Generally, image-to-image translation (i2i) methods aim at learning mappings across domains with the assumption that the images used for translation share content (e.g., pose) but have their own domain-specific information (a.k.a. style). Conditioned on a target image, such methods extract the target style and combine it with the source image content, keeping coherence between the domains. In our proposal, we depart from this traditional view and instead consider the scenario where the target domain is represented by a very low-resolution (LR) image, proposing a domain-agnostic i2i method for fine-grained problems, where the domains are related. More specifically, our domain-agnostic approach aims at generating an image that combines visual features from the source image with low-frequency information (e.g. pose, color) of the LR target image. To do so, we present a novel approach that relies on training the generative model to produce images that both share distinctive information of the associated source image and correctly match the LR target image when downscaled. We validate our method on the CelebA-HQ and AFHQ datasets by demonstrating improvements in terms of visual quality. Qualitative and quantitative results show that when dealing with intra-domain image translation, our method generates realistic samples compared to state-of-the-art methods such as StarGAN v2. Ablation studies also reveal that our method is robust to changes in color, it can be applied to out-of-distribution images, and it allows for manual control over the final results.

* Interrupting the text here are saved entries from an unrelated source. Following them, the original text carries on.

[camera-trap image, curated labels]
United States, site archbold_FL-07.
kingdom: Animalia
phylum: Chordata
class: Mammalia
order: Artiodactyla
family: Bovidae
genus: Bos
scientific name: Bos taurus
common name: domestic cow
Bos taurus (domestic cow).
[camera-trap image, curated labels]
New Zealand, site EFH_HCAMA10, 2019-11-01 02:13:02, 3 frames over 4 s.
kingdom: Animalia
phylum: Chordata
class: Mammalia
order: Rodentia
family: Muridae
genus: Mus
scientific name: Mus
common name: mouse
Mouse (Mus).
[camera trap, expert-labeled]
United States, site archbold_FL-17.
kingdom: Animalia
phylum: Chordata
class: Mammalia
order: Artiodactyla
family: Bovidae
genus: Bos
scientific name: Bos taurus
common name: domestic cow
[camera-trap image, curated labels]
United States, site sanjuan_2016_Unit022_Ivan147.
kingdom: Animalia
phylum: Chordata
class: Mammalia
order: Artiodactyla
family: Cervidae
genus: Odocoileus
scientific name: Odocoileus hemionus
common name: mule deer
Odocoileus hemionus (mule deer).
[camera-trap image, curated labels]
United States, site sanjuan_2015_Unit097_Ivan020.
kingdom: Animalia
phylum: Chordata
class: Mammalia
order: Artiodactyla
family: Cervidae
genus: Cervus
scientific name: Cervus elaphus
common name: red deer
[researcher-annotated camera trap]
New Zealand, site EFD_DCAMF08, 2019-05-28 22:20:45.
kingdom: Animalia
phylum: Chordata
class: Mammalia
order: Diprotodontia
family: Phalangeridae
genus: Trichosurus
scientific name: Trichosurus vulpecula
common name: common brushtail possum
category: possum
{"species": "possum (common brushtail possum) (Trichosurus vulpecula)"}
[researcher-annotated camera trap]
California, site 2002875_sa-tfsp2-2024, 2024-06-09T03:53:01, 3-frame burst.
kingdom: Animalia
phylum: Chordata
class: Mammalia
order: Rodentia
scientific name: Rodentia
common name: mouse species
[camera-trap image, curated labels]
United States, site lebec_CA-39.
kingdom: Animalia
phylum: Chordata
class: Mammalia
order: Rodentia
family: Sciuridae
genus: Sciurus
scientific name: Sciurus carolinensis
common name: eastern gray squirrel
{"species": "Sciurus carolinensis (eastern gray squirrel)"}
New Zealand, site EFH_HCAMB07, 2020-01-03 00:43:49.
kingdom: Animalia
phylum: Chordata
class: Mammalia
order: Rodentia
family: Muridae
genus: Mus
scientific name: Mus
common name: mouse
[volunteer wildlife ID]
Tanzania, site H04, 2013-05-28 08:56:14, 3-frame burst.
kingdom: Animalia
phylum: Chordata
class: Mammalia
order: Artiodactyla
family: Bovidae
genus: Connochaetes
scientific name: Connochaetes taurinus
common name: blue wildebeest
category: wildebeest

翻译：通常，图像到图像翻译（i2i）方法旨在学习跨领域的映射，其假设用于翻译的图像共享内容（例如姿态），但具有各自领域特定的信息（即风格）。基于目标图像的条件，此类方法提取目标风格并将其与源图像内容结合，保持领域间的一致性。在我们提出的方法中，我们偏离了这一传统观点，转而考虑目标领域由极低分辨率（LR）图像表示的场景，提出了一种针对领域相关的细粒度问题的领域无关i2i方法。具体来说，我们的领域无关方法旨在生成一张图像，该图像将源图像的视觉特征与LR目标图像的低频信息（例如姿态、颜色）相结合。为此，我们提出了一种新颖方法，该方法依赖于训练生成模型，使其生成既能共享关联源图像的独特信息，又能在降采样后正确匹配LR目标图像的图像。我们在CelebA-HQ和AFHQ数据集上验证了该方法，展示了在视觉质量方面的改进。定性和定量结果表明，在处理领域内图像翻译时，与StarGAN v2等最先进方法相比，我们的方法能生成更真实的样本。消融研究还揭示，我们的方法对颜色变化具有鲁棒性，可应用于分布外图像，并允许对最终结果进行手动控制。